> [Short task]: Reproduce word for word the records from the line containing "Which choice among" through the last line of the records, including both ends.

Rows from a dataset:
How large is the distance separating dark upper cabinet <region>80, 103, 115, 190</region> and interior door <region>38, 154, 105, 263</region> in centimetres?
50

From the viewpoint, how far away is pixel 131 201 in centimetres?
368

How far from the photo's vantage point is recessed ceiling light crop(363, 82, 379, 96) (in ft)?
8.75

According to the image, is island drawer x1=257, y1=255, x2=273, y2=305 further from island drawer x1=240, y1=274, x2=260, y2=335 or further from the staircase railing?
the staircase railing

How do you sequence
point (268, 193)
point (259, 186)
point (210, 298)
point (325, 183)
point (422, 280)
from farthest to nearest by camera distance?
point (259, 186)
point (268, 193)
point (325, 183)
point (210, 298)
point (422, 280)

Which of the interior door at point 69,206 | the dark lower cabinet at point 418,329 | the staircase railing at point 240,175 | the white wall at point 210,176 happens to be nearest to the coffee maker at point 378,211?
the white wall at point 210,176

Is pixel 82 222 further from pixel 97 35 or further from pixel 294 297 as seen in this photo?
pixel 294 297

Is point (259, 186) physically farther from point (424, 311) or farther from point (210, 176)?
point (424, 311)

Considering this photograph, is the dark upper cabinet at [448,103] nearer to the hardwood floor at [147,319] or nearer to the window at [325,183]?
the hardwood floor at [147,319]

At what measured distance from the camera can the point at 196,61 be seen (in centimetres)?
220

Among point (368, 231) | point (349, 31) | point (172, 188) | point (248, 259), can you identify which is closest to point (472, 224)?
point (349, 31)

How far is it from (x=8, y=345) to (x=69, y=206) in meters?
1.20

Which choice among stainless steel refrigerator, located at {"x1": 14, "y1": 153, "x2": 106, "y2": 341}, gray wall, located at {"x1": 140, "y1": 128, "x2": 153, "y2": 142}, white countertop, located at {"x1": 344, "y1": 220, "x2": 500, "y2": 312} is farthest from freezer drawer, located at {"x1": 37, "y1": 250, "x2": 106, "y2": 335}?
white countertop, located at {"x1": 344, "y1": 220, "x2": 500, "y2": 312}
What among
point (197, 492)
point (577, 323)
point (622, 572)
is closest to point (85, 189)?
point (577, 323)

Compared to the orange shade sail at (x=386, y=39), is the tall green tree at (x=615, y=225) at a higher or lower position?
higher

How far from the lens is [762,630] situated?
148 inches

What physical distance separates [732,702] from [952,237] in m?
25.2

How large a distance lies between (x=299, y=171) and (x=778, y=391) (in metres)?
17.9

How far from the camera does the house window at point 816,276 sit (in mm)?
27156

> [Solution for this exercise]:
Which choice among stainless steel refrigerator, located at {"x1": 14, "y1": 153, "x2": 106, "y2": 341}, gray wall, located at {"x1": 140, "y1": 128, "x2": 153, "y2": 142}, white countertop, located at {"x1": 344, "y1": 220, "x2": 500, "y2": 312} is farthest from freezer drawer, located at {"x1": 37, "y1": 250, "x2": 106, "y2": 335}?
white countertop, located at {"x1": 344, "y1": 220, "x2": 500, "y2": 312}
What among
point (197, 492)
point (577, 323)
point (622, 572)
is closest to point (85, 189)?
point (577, 323)

Compared to the orange shade sail at (x=386, y=39), is the tall green tree at (x=615, y=225) at a higher or lower position?
higher

How far from the lens is [762,630] situated?
148 inches

What physical distance separates [732,702] from [952,237] in m?
25.2

How large a distance lies between (x=299, y=171) and (x=778, y=391) (in metres)?
17.9

How far from the camera does the house window at point 816,276 sit (in mm)?
27156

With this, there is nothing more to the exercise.